• **Problem statement**
Images in the records should be skipped while the rest is transcribed verbatim.

Saved data entries:

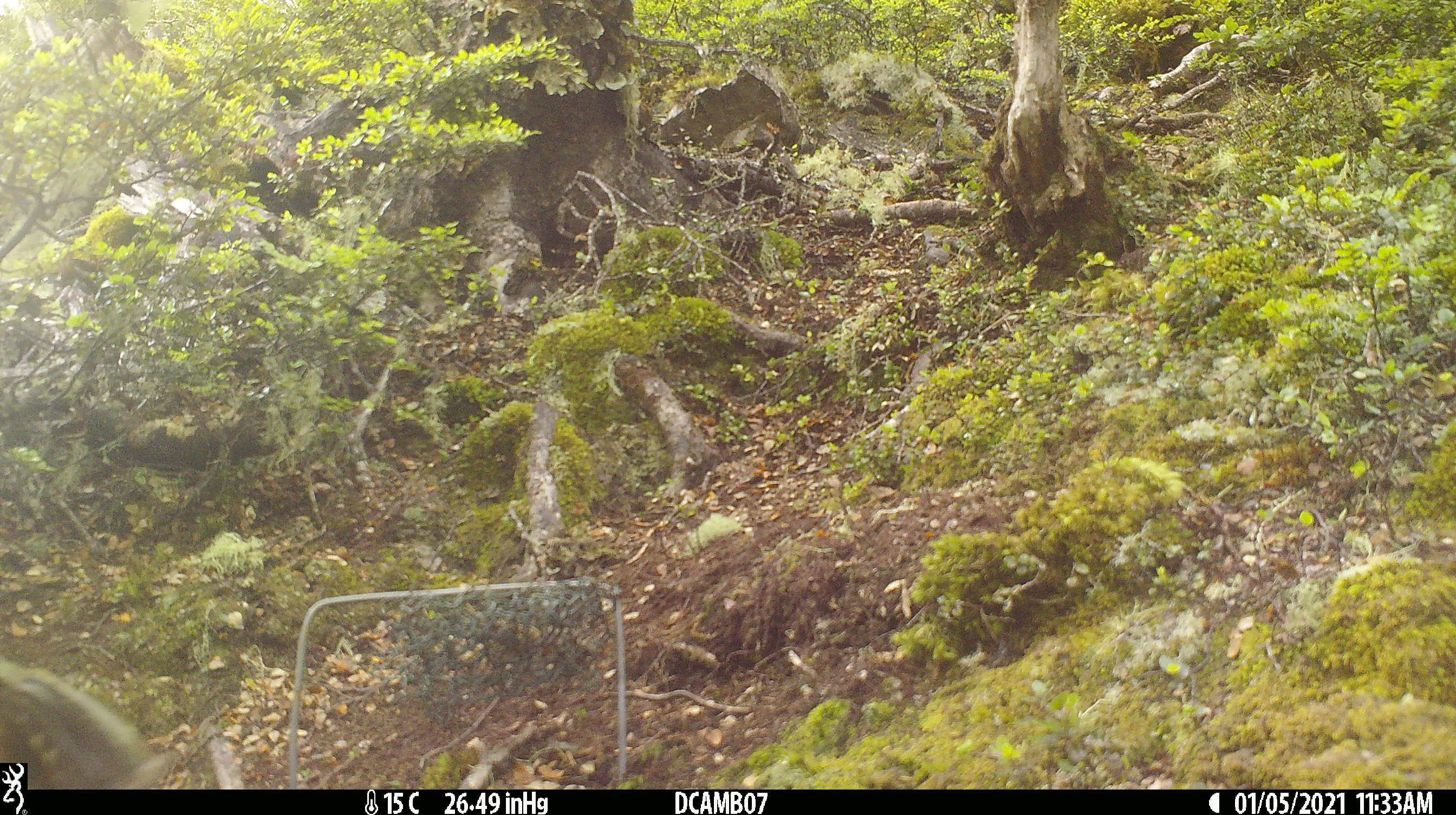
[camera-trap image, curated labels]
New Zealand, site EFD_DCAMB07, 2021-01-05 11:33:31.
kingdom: Animalia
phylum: Chordata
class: Aves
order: Psittaciformes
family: Strigopidae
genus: Nestor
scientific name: Nestor notabilis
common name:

• **Response area**
[camera-trap image, curated labels]
New Zealand, site EFD_DCAMB07, 2021-01-05 11:33:31.
kingdom: Animalia
phylum: Chordata
class: Aves
order: Psittaciformes
family: Strigopidae
genus: Nestor
scientific name: Nestor notabilis
common name:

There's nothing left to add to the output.